The following example of a "claimed" mistake in HTML5 (didn't find time to
email the HTML5 list yet) with respect to HTTP caching is an example of
entropy in the market versus the perfection anticipated in the HTTP spec:

https://bugzilla.mozilla.org/show_bug.cgi?id=563439#c8

So I guess what I am saying is that security becomes weaker and weaker
proposition the more elements relied upon are not under your control
and/or reasonably deterministically anticipated.  For example, the more
interfaces you proliferate under your control (that includes permutations
of composeable elements), the weaker your security due the inability to
anticipate all the scenarios that nature will generate.  So I prioritize
security the closer it is the inner core and don't promise security across
the world of proxies, when I am really need to admit I am just hoping.

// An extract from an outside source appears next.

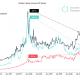Bitcoin P2P gana fuerza en los mercados fronterizos a medida que cae el volumen al contado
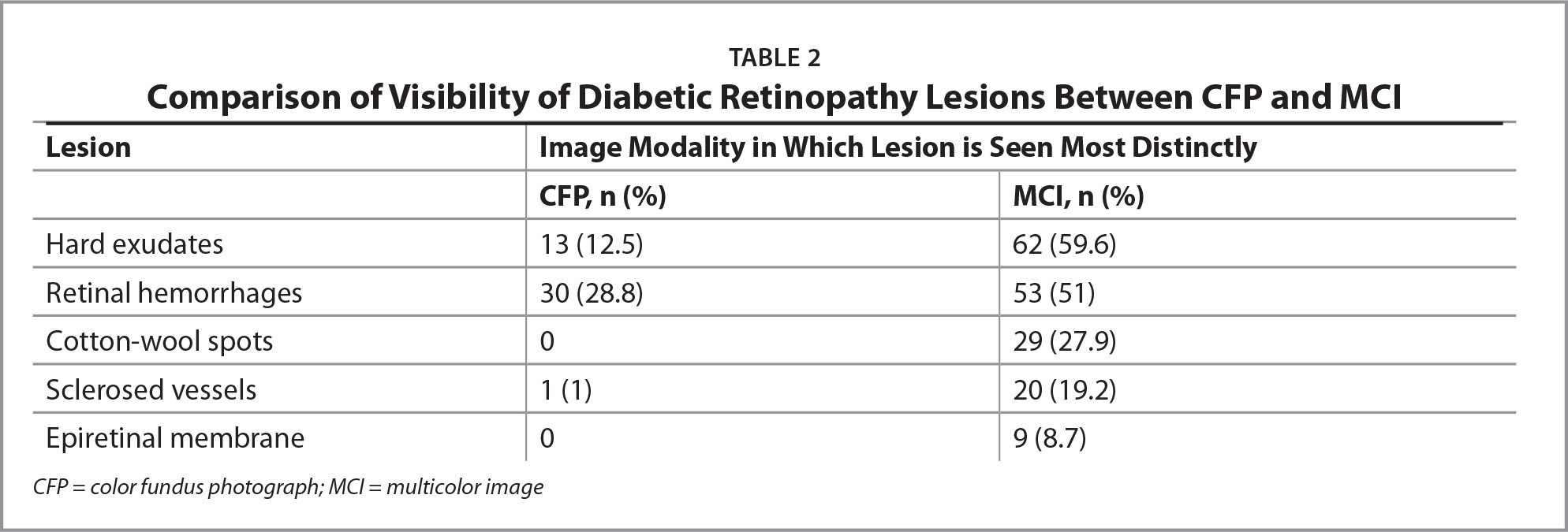 Comparison of Visibility of Diabetic Retinopathy Lesions Between CFP and MCI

> On Sun, Aug 15, 2010 at 09:06:56AM -0400, Shelby Moore wrote:
>> I felt compelled to add my (what I feel is a more convincing) point to
>> the
>> mix, because the security argument against the extra 8 bytes appears to
>> be
>> weaker, because HTTP request smuggling already exists.
>>
>> http://www.owasp.org/index.php/HTTP_Request_Smuggling
>
> It only exists when servers are not cautious enough with dangerous
> inputs (eg: conflicting content-lengths). And it is a problem when
> two implementations decide differently how to interprete the request
> because the spec makes it ambiguous or does not cover the case. That's
> been addressed in http-bis, and now that there is some guidance so that
> everyone tries to do the same thing,

I predict you will find that the exponential function runs away faster
than the perfection can fix itself.  Allocating human capital is very
critical function.  Standards that do it well are popular.  The others die
in the market.  We need to be realistic about the fact of entropy.

> we should not try to bring the
> issue back with WebSocket !

Agreed lets not add exploits, especially when it doesn't gain us anything,
and it has huge implementation cost also.

>
>> And since I understand
>> that variable interpretationsinterpretations/implementations is critical
>> to HTTP robustness, then I conclude that "security" at the *transparent*
>> proxy is an oxymoron.
>
> I don't agree. First we're not talking about "transparent proxies" but
> reverse-proxies, that act as the server when seen by the client.

I thought transparent meant that the end point user agent was not aware of
them.  That is all I needed for my point.

> There
> are many of them around you without you ever noticing. That makes them
> "transparent". They're generally quite robust, and most often they bring
> the security themselves because their HTTP stack is well polished and
> strict enough to protect the servers from issues that could result from
> poor implementation in the application.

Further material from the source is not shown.